Using available whole‐genome bisulfite DNA methylation data produced from the same tissue of wt Col, rdr6, ddm1 and ddm1 rdr6 genotypes (Creasey et al, 2014), we determined the CHH methylation level for each of the AGO6 21–22nt siRNA enriched, depleted and intermediate tiles. We next identified the tiles that had specifically RDR6‐dependent CHH methylation by comparing the methylation of tiles in wt Col to rdr6 and in ddm1 to ddm1 rdr6. We found that only transcriptionally active TEs from the ddm1 epigenome significantly accumulate tiles that have both AGO6 enrichment of 21–22nt siRNAs and RDR6‐dependent CHH methylation (P < 0.0001, chi‐square test) (Fig 4B), while the depleted and intermediate tiles failed to show RDR6‐dependent methylation. From this analysis, we identify transcriptionally active TEs as the genome‐wide target of RDR6‐RdDM.

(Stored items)
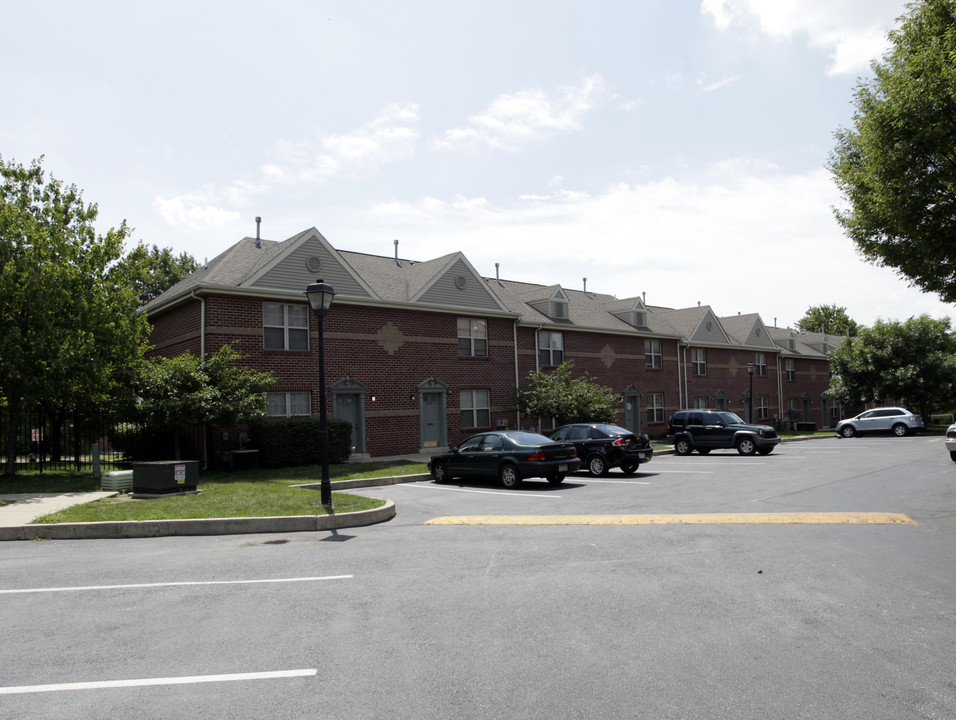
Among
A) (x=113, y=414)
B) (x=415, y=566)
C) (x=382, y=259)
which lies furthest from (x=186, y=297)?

> WORK ITEM: Reproduce the full passage on RDR6-dependent CHH methylation word for word. The records bear no relation to the passage on RDR6-dependent CHH methylation.

> ANSWER SECTION:
Using available whole‐genome bisulfite DNA methylation data produced from the same tissue of wt Col, rdr6, ddm1 and ddm1 rdr6 genotypes (Creasey et al, 2014), we determined the CHH methylation level for each of the AGO6 21–22nt siRNA enriched, depleted and intermediate tiles. We next identified the tiles that had specifically RDR6‐dependent CHH methylation by comparing the methylation of tiles in wt Col to rdr6 and in ddm1 to ddm1 rdr6. We found that only transcriptionally active TEs from the ddm1 epigenome significantly accumulate tiles that have both AGO6 enrichment of 21–22nt siRNAs and RDR6‐dependent CHH methylation (P < 0.0001, chi‐square test) (Fig 4B), while the depleted and intermediate tiles failed to show RDR6‐dependent methylation. From this analysis, we identify transcriptionally active TEs as the genome‐wide target of RDR6‐RdDM.